◆ Problem description:
Even the shortest line counts, so transcribe all the data exactly.

(Dataset entries)
╔══

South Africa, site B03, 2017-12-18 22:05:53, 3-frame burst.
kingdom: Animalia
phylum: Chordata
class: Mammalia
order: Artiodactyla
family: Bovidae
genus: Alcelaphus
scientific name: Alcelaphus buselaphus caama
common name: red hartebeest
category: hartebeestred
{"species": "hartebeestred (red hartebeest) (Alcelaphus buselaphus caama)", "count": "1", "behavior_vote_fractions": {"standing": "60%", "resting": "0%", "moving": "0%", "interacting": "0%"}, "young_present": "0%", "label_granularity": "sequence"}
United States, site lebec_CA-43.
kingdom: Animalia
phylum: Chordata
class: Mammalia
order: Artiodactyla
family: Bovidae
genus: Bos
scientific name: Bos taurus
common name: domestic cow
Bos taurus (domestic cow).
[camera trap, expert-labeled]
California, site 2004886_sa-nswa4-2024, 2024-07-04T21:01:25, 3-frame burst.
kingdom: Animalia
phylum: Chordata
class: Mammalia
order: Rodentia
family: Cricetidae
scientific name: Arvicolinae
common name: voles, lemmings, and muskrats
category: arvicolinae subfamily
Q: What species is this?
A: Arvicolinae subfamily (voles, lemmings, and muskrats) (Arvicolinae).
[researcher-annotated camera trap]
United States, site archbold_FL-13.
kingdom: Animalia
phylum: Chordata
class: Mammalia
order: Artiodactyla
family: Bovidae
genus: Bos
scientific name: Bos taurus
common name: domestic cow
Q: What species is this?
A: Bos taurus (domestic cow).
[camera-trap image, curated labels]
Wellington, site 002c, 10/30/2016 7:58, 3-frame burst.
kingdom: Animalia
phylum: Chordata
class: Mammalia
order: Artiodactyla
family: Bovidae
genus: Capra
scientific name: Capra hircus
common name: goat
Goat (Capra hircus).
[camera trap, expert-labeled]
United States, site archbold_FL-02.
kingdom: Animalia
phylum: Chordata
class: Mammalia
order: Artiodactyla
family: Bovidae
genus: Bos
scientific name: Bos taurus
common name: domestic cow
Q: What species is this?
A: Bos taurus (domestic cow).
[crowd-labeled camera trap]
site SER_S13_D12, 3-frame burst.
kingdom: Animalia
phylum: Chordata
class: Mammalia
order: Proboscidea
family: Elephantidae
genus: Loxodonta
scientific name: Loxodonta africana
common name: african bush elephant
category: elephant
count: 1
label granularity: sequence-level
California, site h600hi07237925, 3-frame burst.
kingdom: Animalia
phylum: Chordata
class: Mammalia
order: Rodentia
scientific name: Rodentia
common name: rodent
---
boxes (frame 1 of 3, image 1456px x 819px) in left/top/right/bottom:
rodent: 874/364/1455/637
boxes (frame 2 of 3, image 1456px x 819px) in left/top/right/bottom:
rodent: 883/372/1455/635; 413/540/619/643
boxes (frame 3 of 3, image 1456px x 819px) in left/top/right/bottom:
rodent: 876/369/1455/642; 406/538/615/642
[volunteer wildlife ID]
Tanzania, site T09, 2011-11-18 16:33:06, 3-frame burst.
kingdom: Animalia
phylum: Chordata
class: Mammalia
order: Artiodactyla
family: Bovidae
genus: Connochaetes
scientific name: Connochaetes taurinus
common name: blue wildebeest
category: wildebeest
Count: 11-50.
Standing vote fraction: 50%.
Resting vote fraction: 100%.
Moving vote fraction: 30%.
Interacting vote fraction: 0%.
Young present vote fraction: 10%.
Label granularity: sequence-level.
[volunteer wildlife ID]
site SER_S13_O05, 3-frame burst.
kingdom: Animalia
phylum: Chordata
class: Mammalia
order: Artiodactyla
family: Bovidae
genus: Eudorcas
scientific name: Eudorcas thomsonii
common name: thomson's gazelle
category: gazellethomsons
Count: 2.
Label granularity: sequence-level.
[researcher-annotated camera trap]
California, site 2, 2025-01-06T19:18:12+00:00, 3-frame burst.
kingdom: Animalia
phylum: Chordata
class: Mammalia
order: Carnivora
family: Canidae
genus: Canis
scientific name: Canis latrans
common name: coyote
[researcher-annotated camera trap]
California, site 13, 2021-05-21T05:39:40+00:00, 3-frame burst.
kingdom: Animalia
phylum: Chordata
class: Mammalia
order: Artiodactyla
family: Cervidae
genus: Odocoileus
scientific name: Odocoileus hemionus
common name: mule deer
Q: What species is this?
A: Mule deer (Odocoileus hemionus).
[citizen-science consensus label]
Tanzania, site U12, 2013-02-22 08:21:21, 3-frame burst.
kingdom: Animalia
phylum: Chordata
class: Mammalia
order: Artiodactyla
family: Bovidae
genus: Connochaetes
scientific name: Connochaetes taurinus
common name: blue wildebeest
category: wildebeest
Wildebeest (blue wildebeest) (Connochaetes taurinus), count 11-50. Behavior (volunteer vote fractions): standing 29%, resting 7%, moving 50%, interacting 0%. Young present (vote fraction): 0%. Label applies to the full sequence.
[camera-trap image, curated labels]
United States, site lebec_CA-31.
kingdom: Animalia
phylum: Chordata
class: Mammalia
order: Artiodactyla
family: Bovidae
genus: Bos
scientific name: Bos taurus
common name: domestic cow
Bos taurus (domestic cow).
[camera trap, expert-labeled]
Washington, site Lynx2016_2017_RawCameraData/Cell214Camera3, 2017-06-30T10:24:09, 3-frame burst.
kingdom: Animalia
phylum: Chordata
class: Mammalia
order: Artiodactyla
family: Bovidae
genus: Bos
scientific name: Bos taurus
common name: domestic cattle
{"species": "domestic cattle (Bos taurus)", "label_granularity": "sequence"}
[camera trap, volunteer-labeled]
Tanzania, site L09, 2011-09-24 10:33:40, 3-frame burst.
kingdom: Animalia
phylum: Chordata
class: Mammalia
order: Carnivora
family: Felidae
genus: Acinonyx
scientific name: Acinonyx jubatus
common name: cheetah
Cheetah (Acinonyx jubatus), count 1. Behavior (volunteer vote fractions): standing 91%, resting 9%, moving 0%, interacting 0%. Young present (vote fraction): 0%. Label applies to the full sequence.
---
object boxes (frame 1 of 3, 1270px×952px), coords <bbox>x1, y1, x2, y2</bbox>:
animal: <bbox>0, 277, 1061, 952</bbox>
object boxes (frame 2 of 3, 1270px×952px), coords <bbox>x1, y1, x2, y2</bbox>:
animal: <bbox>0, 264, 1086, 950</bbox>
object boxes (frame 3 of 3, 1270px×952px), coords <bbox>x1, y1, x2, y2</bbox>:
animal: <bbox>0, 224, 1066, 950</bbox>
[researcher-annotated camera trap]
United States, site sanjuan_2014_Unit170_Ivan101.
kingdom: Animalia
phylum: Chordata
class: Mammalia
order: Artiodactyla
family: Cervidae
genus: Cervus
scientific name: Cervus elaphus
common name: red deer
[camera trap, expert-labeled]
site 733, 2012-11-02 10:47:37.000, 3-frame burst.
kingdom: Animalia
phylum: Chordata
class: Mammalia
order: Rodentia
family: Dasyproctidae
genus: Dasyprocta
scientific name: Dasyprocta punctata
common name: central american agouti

╚══

◆ Problem solution:
South Africa, site B03, 2017-12-18 22:05:53, 3-frame burst.
kingdom: Animalia
phylum: Chordata
class: Mammalia
order: Artiodactyla
family: Bovidae
genus: Alcelaphus
scientific name: Alcelaphus buselaphus caama
common name: red hartebeest
category: hartebeestred
{"species": "hartebeestred (red hartebeest) (Alcelaphus buselaphus caama)", "count": "1", "behavior_vote_fractions": {"standing": "60%", "resting": "0%", "moving": "0%", "interacting": "0%"}, "young_present": "0%", "label_granularity": "sequence"}
United States, site lebec_CA-43.
kingdom: Animalia
phylum: Chordata
class: Mammalia
order: Artiodactyla
family: Bovidae
genus: Bos
scientific name: Bos taurus
common name: domestic cow
Bos taurus (domestic cow).
[camera trap, expert-labeled]
California, site 2004886_sa-nswa4-2024, 2024-07-04T21:01:25, 3-frame burst.
kingdom: Animalia
phylum: Chordata
class: Mammalia
order: Rodentia
family: Cricetidae
scientific name: Arvicolinae
common name: voles, lemmings, and muskrats
category: arvicolinae subfamily
Q: What species is this?
A: Arvicolinae subfamily (voles, lemmings, and muskrats) (Arvicolinae).
[researcher-annotated camera trap]
United States, site archbold_FL-13.
kingdom: Animalia
phylum: Chordata
class: Mammalia
order: Artiodactyla
family: Bovidae
genus: Bos
scientific name: Bos taurus
common name: domestic cow
Q: What species is this?
A: Bos taurus (domestic cow).
[camera-trap image, curated labels]
Wellington, site 002c, 10/30/2016 7:58, 3-frame burst.
kingdom: Animalia
phylum: Chordata
class: Mammalia
order: Artiodactyla
family: Bovidae
genus: Capra
scientific name: Capra hircus
common name: goat
Goat (Capra hircus).
[camera trap, expert-labeled]
United States, site archbold_FL-02.
kingdom: Animalia
phylum: Chordata
class: Mammalia
order: Artiodactyla
family: Bovidae
genus: Bos
scientific name: Bos taurus
common name: domestic cow
Q: What species is this?
A: Bos taurus (domestic cow).
[crowd-labeled camera trap]
site SER_S13_D12, 3-frame burst.
kingdom: Animalia
phylum: Chordata
class: Mammalia
order: Proboscidea
family: Elephantidae
genus: Loxodonta
scientific name: Loxodonta africana
common name: african bush elephant
category: elephant
count: 1
label granularity: sequence-level
California, site h600hi07237925, 3-frame burst.
kingdom: Animalia
phylum: Chordata
class: Mammalia
order: Rodentia
scientific name: Rodentia
common name: rodent
---
boxes (frame 1 of 3, image 1456px x 819px) in left/top/right/bottom:
rodent: 874/364/1455/637
boxes (frame 2 of 3, image 1456px x 819px) in left/top/right/bottom:
rodent: 883/372/1455/635; 413/540/619/643
boxes (frame 3 of 3, image 1456px x 819px) in left/top/right/bottom:
rodent: 876/369/1455/642; 406/538/615/642
[volunteer wildlife ID]
Tanzania, site T09, 2011-11-18 16:33:06, 3-frame burst.
kingdom: Animalia
phylum: Chordata
class: Mammalia
order: Artiodactyla
family: Bovidae
genus: Connochaetes
scientific name: Connochaetes taurinus
common name: blue wildebeest
category: wildebeest
Count: 11-50.
Standing vote fraction: 50%.
Resting vote fraction: 100%.
Moving vote fraction: 30%.
Interacting vote fraction: 0%.
Young present vote fraction: 10%.
Label granularity: sequence-level.
[volunteer wildlife ID]
site SER_S13_O05, 3-frame burst.
kingdom: Animalia
phylum: Chordata
class: Mammalia
order: Artiodactyla
family: Bovidae
genus: Eudorcas
scientific name: Eudorcas thomsonii
common name: thomson's gazelle
category: gazellethomsons
Count: 2.
Label granularity: sequence-level.
[researcher-annotated camera trap]
California, site 2, 2025-01-06T19:18:12+00:00, 3-frame burst.
kingdom: Animalia
phylum: Chordata
class: Mammalia
order: Carnivora
family: Canidae
genus: Canis
scientific name: Canis latrans
common name: coyote
[researcher-annotated camera trap]
California, site 13, 2021-05-21T05:39:40+00:00, 3-frame burst.
kingdom: Animalia
phylum: Chordata
class: Mammalia
order: Artiodactyla
family: Cervidae
genus: Odocoileus
scientific name: Odocoileus hemionus
common name: mule deer
Q: What species is this?
A: Mule deer (Odocoileus hemionus).
[citizen-science consensus label]
Tanzania, site U12, 2013-02-22 08:21:21, 3-frame burst.
kingdom: Animalia
phylum: Chordata
class: Mammalia
order: Artiodactyla
family: Bovidae
genus: Connochaetes
scientific name: Connochaetes taurinus
common name: blue wildebeest
category: wildebeest
Wildebeest (blue wildebeest) (Connochaetes taurinus), count 11-50. Behavior (volunteer vote fractions): standing 29%, resting 7%, moving 50%, interacting 0%. Young present (vote fraction): 0%. Label applies to the full sequence.
[camera-trap image, curated labels]
United States, site lebec_CA-31.
kingdom: Animalia
phylum: Chordata
class: Mammalia
order: Artiodactyla
family: Bovidae
genus: Bos
scientific name: Bos taurus
common name: domestic cow
Bos taurus (domestic cow).
[camera trap, expert-labeled]
Washington, site Lynx2016_2017_RawCameraData/Cell214Camera3, 2017-06-30T10:24:09, 3-frame burst.
kingdom: Animalia
phylum: Chordata
class: Mammalia
order: Artiodactyla
family: Bovidae
genus: Bos
scientific name: Bos taurus
common name: domestic cattle
{"species": "domestic cattle (Bos taurus)", "label_granularity": "sequence"}
[camera trap, volunteer-labeled]
Tanzania, site L09, 2011-09-24 10:33:40, 3-frame burst.
kingdom: Animalia
phylum: Chordata
class: Mammalia
order: Carnivora
family: Felidae
genus: Acinonyx
scientific name: Acinonyx jubatus
common name: cheetah
Cheetah (Acinonyx jubatus), count 1. Behavior (volunteer vote fractions): standing 91%, resting 9%, moving 0%, interacting 0%. Young present (vote fraction): 0%. Label applies to the full sequence.
---
object boxes (frame 1 of 3, 1270px×952px), coords <bbox>x1, y1, x2, y2</bbox>:
animal: <bbox>0, 277, 1061, 952</bbox>
object boxes (frame 2 of 3, 1270px×952px), coords <bbox>x1, y1, x2, y2</bbox>:
animal: <bbox>0, 264, 1086, 950</bbox>
object boxes (frame 3 of 3, 1270px×952px), coords <bbox>x1, y1, x2, y2</bbox>:
animal: <bbox>0, 224, 1066, 950</bbox>
[researcher-annotated camera trap]
United States, site sanjuan_2014_Unit170_Ivan101.
kingdom: Animalia
phylum: Chordata
class: Mammalia
order: Artiodactyla
family: Cervidae
genus: Cervus
scientific name: Cervus elaphus
common name: red deer
[camera trap, expert-labeled]
site 733, 2012-11-02 10:47:37.000, 3-frame burst.
kingdom: Animalia
phylum: Chordata
class: Mammalia
order: Rodentia
family: Dasyproctidae
genus: Dasyprocta
scientific name: Dasyprocta punctata
common name: central american agouti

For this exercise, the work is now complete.